EXTRACT |
=====

If you have a support licence and this issue is causing a problem them please contact your support representative (and let me know you've done so) since this would definitely affect the priority we give to fixing it.

Nigel


jthoennes added a comment - 14/Apr/11 04:10 AM

In reply to comment #9:
> If you have a support licence and this issue is causing a problem them please
> contact your support representative (and let me know you've done so) since this
> would definitely affect the priority we give to fixing it.

Thanks, Nigel. Yes, we have a support contract. What do you need if I file a service request on My Oracle Support (MOS).
Do you have access to the service requests submitted?

Cheers, Jörg


Scott Fordin added a comment - 15/Apr/11 10:19 AM

Added issue to 3.1 Release Notes.


Nazrul added a comment - 21/Apr/11 10:58 AM

It would be good to take a look at this issue for 3.1.1


Nigel Deakin added a comment - 03/May/11 03:19 AM

@jthoennes - Yes, please file an issue with Oracle support as you suggest. There is a separate engineering team to resolve customer issues, so raising it with support increases the resources available to address this issue.


Nigel Deakin added a comment - 03/May/11 09:50 AM

I have reviewed this bug for 3.1.1 and decided not to fix it in that version for the following reasons:

  • This bug is in older versions of GlassFish (including GlassFish 2.1.1) and so is not a regression
  • There is a workaround (see earlier comment)

=====

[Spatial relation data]
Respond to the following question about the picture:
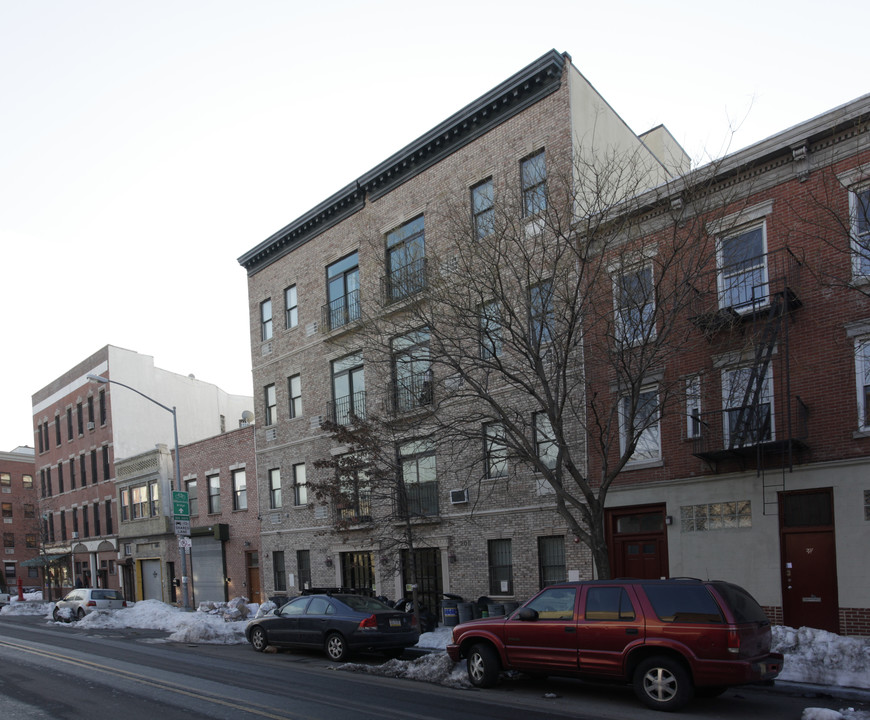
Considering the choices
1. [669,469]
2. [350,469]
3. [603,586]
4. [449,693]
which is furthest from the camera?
[350,469]

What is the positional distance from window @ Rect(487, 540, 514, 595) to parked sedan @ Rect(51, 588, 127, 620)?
18.0 metres

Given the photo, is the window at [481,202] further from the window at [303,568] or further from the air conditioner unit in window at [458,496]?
the window at [303,568]

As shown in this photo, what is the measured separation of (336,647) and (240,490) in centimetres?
1807

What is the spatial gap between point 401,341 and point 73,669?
1192 centimetres

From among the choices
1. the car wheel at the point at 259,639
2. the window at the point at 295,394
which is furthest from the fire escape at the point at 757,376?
the window at the point at 295,394

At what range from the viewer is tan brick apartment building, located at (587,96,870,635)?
14406mm

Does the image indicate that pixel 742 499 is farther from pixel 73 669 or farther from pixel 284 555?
pixel 284 555

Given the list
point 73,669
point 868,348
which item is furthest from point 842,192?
point 73,669

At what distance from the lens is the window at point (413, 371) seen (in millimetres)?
16516

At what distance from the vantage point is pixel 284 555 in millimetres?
29500

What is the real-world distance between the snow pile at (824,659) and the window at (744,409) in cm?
376

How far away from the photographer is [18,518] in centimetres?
6888

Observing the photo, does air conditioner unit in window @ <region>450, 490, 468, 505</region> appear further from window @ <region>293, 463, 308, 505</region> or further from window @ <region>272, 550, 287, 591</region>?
window @ <region>272, 550, 287, 591</region>

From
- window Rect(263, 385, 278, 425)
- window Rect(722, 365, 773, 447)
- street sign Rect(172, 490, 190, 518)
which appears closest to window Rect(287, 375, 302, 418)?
window Rect(263, 385, 278, 425)
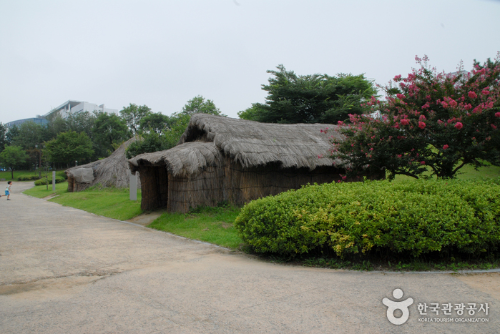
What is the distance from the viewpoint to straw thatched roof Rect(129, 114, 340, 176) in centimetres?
1107

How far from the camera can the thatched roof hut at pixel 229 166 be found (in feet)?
36.8

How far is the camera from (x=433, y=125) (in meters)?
8.55

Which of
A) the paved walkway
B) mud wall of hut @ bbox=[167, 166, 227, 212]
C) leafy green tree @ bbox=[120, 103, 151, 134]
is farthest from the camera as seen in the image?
leafy green tree @ bbox=[120, 103, 151, 134]

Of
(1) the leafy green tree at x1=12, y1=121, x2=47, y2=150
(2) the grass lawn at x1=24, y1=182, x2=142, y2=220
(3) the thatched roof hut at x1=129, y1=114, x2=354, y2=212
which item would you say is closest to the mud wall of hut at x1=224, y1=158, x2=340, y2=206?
(3) the thatched roof hut at x1=129, y1=114, x2=354, y2=212

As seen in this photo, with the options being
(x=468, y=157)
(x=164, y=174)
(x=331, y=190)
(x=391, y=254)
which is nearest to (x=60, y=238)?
(x=164, y=174)

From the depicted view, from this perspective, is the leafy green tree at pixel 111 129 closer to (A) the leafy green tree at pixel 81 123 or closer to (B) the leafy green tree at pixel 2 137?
(A) the leafy green tree at pixel 81 123

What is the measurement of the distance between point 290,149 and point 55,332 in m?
10.3

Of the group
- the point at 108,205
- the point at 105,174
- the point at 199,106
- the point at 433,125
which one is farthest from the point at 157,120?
the point at 433,125

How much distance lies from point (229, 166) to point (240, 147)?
33.3 inches

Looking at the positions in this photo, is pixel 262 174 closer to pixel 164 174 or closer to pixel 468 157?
pixel 164 174

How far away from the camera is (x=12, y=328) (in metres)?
3.29
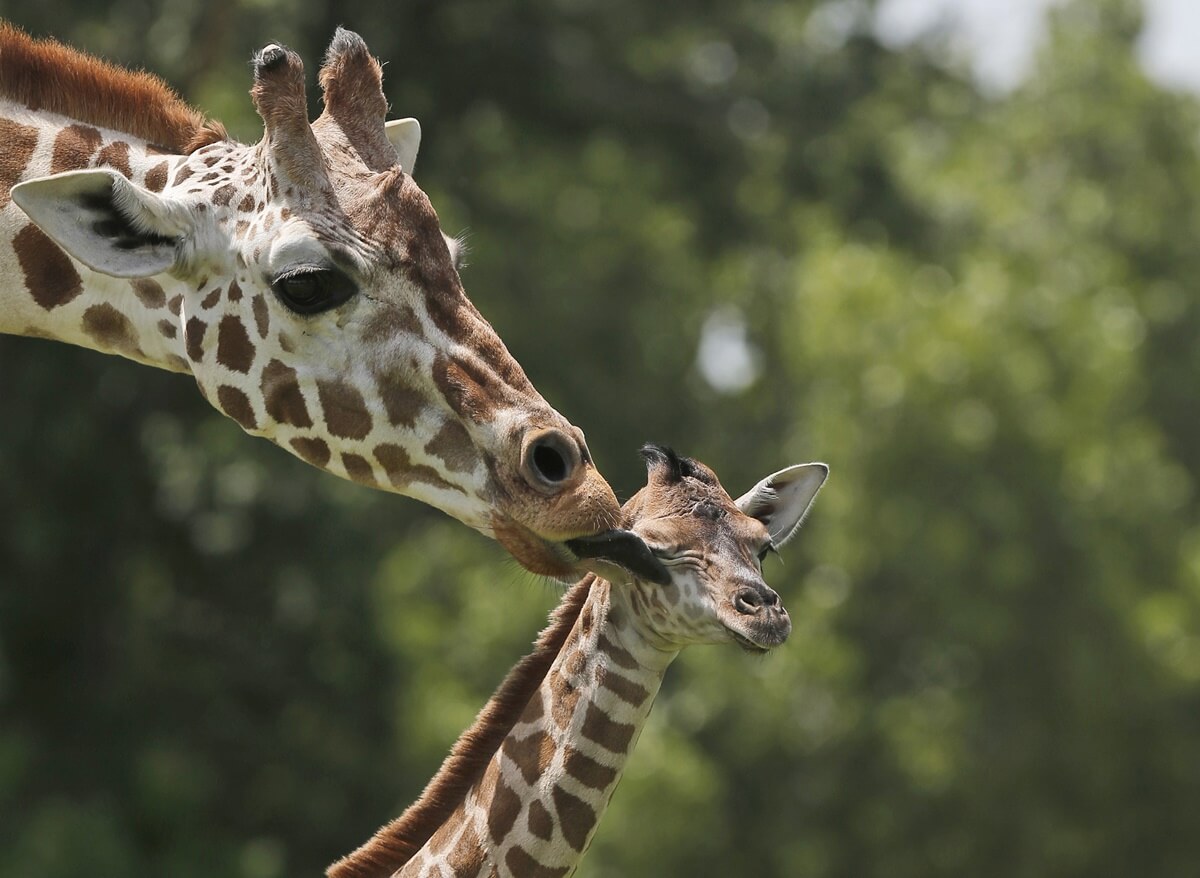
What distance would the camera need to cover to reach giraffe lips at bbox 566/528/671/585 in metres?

=====

INSTRUCTIONS |
a. From the bug thread, copy out everything from "Thanks, Nigel. Yes, we" down to "3.1 Release Notes.".
b. Rewrite the bug thread paragraph beginning "@jthoennes - Yes, please file" as a single shorter sentence that keeps its main facts.
c. Continue the bug thread from its last line.
The records have no connection to the bug thread.

THE RESPONSES |
a.
Thanks, Nigel. Yes, we have a support contract. What do you need if I file a service request on My Oracle Support (MOS).
Do you have access to the service requests submitted?

Cheers, Jörg


Scott Fordin added a comment - 15/Apr/11 10:19 AM

Added issue to 3.1 Release Notes.

b. Jthoennes should file the issue with Oracle support, because a separate engineering team handles customer issues and raising it there adds resources for resolving this one.

c.
  • The fix would require significant changes to the XAResource implementation classes in the JMSRA resource adapter. In addition to the work involved it would require a lot of testing to be sure that it does not introduce a regression. 3.2 will have much more testing than 3.1.1 and so, given that this is an old bug which has a workaround, I would like to defer fixing this bug until 3.2 so it can be properly tested.

Removing the 3_1_1-review tag.

@jthoennes - note that if you raise this issue with Oracle support this will still be reviewed by Oracle sustaining.


jthoennes added a comment - 27/May/11 07:26 AM

Filed Oracle Service Request "SR 3-3705874175: Resolve GLASSFISH-15558 for Glassfish 3.1.1" for this issue.


marina vatkina added a comment - 16/Nov/11 12:10 AM

Re EJB container behavior: In our current implementation, bean instances are returned to pool at the end of method invocation. If we were to to delay it till the termination of tx, we would need more instances because transaction can last much longer than a single method invocation.


Nigel Deakin added a comment - 14/Dec/11 09:52 AM

Adding 3_1_2-exclude tag. Excluding from 3.1.2 for the same reason it was excluded from 3.1.1 (see my comment above).